Jeu de Matt Makes Games et Extremely OK Games (2018PC)

« Je ressentais le besoin d’accomplir quelque chose »

Parmi les jeux indépendants ayant connu une très haute reconnaissance critique, le jeu de plates-formes 2D Celeste s’est imposé comme l’un des plus importants de la huitième génération de console. L’œuvre du canadien Maddy Thorson, déjà à l’origine de Towerfall, un autre jeu indépendant populaire de cette même génération, fut salué pour ses qualités ludiques, esthétiques, musicales et même narratives, me promettant donc une expérience de jeu assez extra-ordinaire sur tous les plans. Bien que peu attiré par les visuels qui étaient tombés sous mes yeux, une telle réputation m’a amené à le découvrir et à maintenant vous livrer mon point de vue à son sujet. La critique étant longue, je vous propose l’écoute du captivant thème Reflection pendant cette lecture.
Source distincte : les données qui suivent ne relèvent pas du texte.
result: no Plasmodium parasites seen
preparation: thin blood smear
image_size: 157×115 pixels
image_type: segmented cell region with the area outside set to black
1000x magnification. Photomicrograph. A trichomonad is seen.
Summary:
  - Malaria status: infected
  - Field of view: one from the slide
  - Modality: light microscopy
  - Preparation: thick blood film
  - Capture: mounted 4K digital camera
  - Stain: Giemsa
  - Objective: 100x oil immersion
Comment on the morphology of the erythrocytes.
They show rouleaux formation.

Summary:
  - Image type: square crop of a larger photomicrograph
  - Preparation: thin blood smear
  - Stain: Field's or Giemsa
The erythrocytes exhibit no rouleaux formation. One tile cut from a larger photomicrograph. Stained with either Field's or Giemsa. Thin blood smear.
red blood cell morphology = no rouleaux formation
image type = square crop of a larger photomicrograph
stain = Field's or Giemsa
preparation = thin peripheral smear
RÉALISATION / ESTHÉTISME : ★★★★★★★☆☆☆



Attention je vais démarrer la critique par admettre un point de vue assez radical : je ne suis pas un grand fan du pixel-art de manière générale. Je trouve que c’est assez moche de base et que même si on peut en faire de belles choses, je préfère des styles visuels plus nets, en accord évidement avec ce qu’il est possible de faire dans le contexte de la sortie du titre. Je suis encore moins fan de ce style quand il n’est pas clairement assumé. Ainsi, le contraste entre le style pixelisé global et des éléments d’interface d’une netteté absolue me dérange pas mal.


Je comprends que ça puisse être un très efficace facteur d’économie de moyens tout en étant plein de belles promesses artistiques, mais pourquoi le mêler à des éléments qui eux ont été travaillés de manière à être ultra-nets ? Personnellement, ça me donne le sentiment de voir un jeu qui n’est pas fini, même si je sais très bien que ce n’est pas le cas. En plus, ce style ne garantit même pas ici la lisibilité de l’action car il m’est arrivé plusieurs fois de confondre un élément de décor d’un élément de jeu, un défaut qu’on retrouve plus souvent dans un style visuel plus chargé de détails.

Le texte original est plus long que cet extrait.